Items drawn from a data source
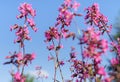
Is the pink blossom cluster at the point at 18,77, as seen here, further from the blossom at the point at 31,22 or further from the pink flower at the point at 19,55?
the blossom at the point at 31,22

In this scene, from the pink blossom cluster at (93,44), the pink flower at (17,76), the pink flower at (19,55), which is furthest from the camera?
the pink flower at (19,55)

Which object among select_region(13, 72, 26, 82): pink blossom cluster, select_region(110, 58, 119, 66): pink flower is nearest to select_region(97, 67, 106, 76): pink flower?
select_region(110, 58, 119, 66): pink flower

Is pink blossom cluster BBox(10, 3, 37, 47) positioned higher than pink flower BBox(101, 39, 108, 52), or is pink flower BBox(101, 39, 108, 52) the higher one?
pink blossom cluster BBox(10, 3, 37, 47)

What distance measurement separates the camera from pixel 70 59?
359 inches

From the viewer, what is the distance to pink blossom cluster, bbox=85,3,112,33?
27.5ft

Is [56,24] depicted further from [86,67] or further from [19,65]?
[86,67]

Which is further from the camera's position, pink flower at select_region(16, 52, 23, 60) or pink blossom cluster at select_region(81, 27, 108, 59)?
pink flower at select_region(16, 52, 23, 60)

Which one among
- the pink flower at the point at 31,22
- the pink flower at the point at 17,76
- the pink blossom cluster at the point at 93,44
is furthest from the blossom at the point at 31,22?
the pink blossom cluster at the point at 93,44

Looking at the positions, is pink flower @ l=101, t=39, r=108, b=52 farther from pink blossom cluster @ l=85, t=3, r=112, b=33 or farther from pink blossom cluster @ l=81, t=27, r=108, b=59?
pink blossom cluster @ l=85, t=3, r=112, b=33

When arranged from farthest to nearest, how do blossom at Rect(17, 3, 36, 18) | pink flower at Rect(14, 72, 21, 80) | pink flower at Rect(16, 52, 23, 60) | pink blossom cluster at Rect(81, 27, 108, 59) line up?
blossom at Rect(17, 3, 36, 18), pink flower at Rect(16, 52, 23, 60), pink flower at Rect(14, 72, 21, 80), pink blossom cluster at Rect(81, 27, 108, 59)

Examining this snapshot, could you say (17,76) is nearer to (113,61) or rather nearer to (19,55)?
(19,55)

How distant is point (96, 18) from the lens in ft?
27.9

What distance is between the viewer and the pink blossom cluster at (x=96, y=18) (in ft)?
27.5

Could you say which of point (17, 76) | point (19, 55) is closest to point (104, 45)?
point (17, 76)
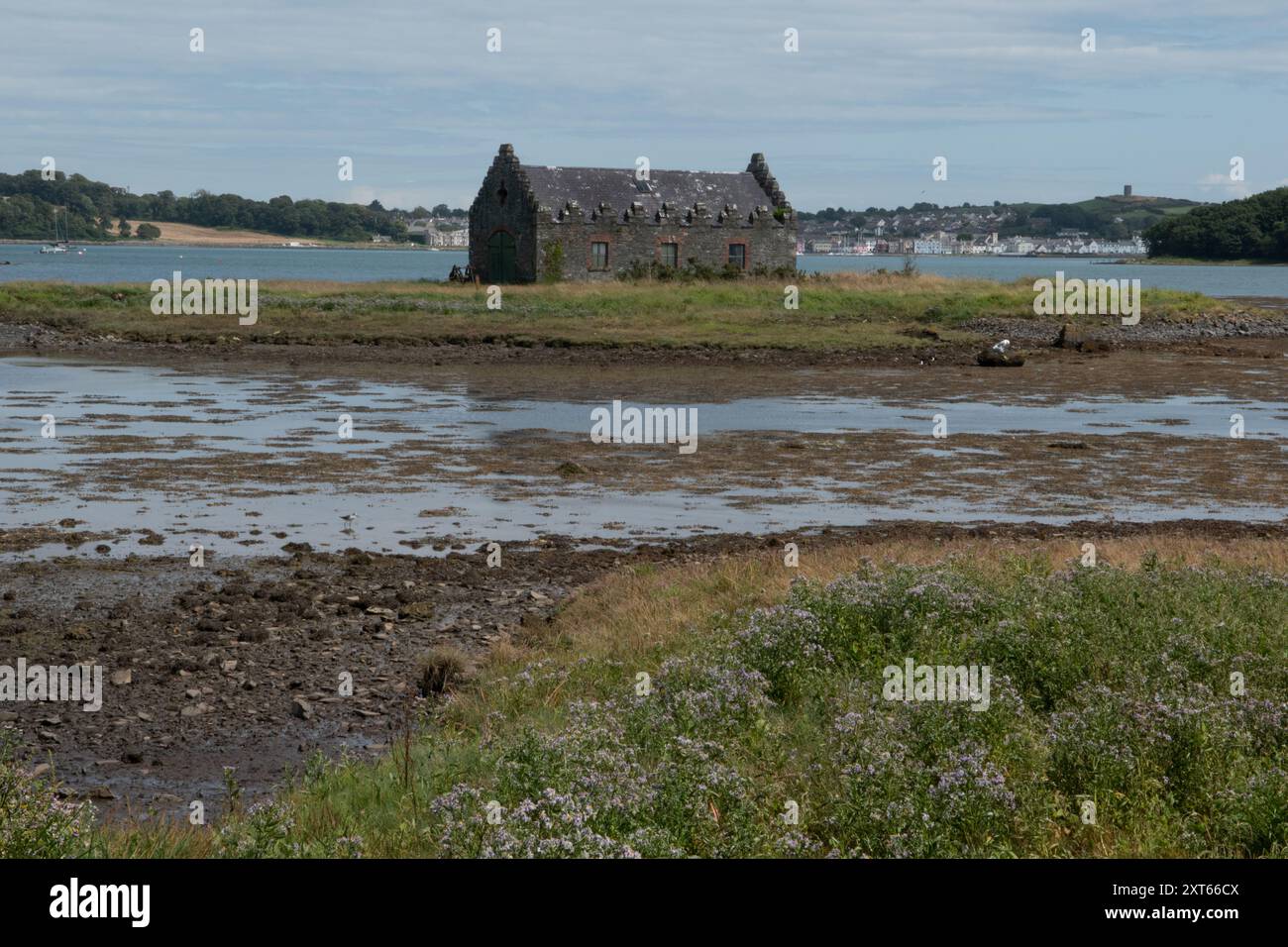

» **Problem requirements**
Could you render all of the records above as a numbered list, with the blank lines dropped and the pictures left out?

» **Written solution**
1. Is the pink blossom cluster at the point at 18,77, as seen here, further from the blossom at the point at 31,22 or further from the pink flower at the point at 19,55?
2. the blossom at the point at 31,22
3. In this scene, from the pink blossom cluster at (93,44), the pink flower at (17,76), the pink flower at (19,55), which is furthest from the camera?
4. the pink flower at (19,55)
5. Which object among select_region(13, 72, 26, 82): pink blossom cluster, select_region(110, 58, 119, 66): pink flower is nearest to select_region(97, 67, 106, 76): pink flower?
6. select_region(110, 58, 119, 66): pink flower
7. Is pink blossom cluster BBox(10, 3, 37, 47) positioned higher than pink flower BBox(101, 39, 108, 52), or is pink flower BBox(101, 39, 108, 52) the higher one?
8. pink blossom cluster BBox(10, 3, 37, 47)
9. What distance measurement separates the camera from pixel 70 59?
10. 359 inches
11. From the viewer, what is the distance to pink blossom cluster, bbox=85,3,112,33?
12. 27.5ft
13. Is [56,24] depicted further from [86,67] or further from [19,65]?
14. [86,67]
15. Which is further from the camera's position, pink flower at select_region(16, 52, 23, 60) or pink blossom cluster at select_region(81, 27, 108, 59)?
16. pink flower at select_region(16, 52, 23, 60)
17. Which one among
18. - the pink flower at the point at 31,22
19. - the pink flower at the point at 17,76
20. - the pink blossom cluster at the point at 93,44
21. is furthest from the blossom at the point at 31,22?
22. the pink blossom cluster at the point at 93,44
23. Looking at the positions, is pink flower @ l=101, t=39, r=108, b=52 farther from pink blossom cluster @ l=85, t=3, r=112, b=33 or farther from pink blossom cluster @ l=81, t=27, r=108, b=59?
24. pink blossom cluster @ l=85, t=3, r=112, b=33
25. When arranged from farthest to nearest, how do blossom at Rect(17, 3, 36, 18) | pink flower at Rect(14, 72, 21, 80) | pink flower at Rect(16, 52, 23, 60) | pink blossom cluster at Rect(81, 27, 108, 59) line up?
26. blossom at Rect(17, 3, 36, 18), pink flower at Rect(16, 52, 23, 60), pink flower at Rect(14, 72, 21, 80), pink blossom cluster at Rect(81, 27, 108, 59)
27. Examining this snapshot, could you say (17,76) is nearer to (113,61) or rather nearer to (19,55)?
28. (19,55)
29. How distant is point (96, 18) from the lens in ft?
30. 27.9
31. What distance is between the viewer and the pink blossom cluster at (x=96, y=18) (in ft)?
32. 27.5
33. Could you say which of point (17, 76) | point (19, 55) is closest to point (104, 45)?
34. point (17, 76)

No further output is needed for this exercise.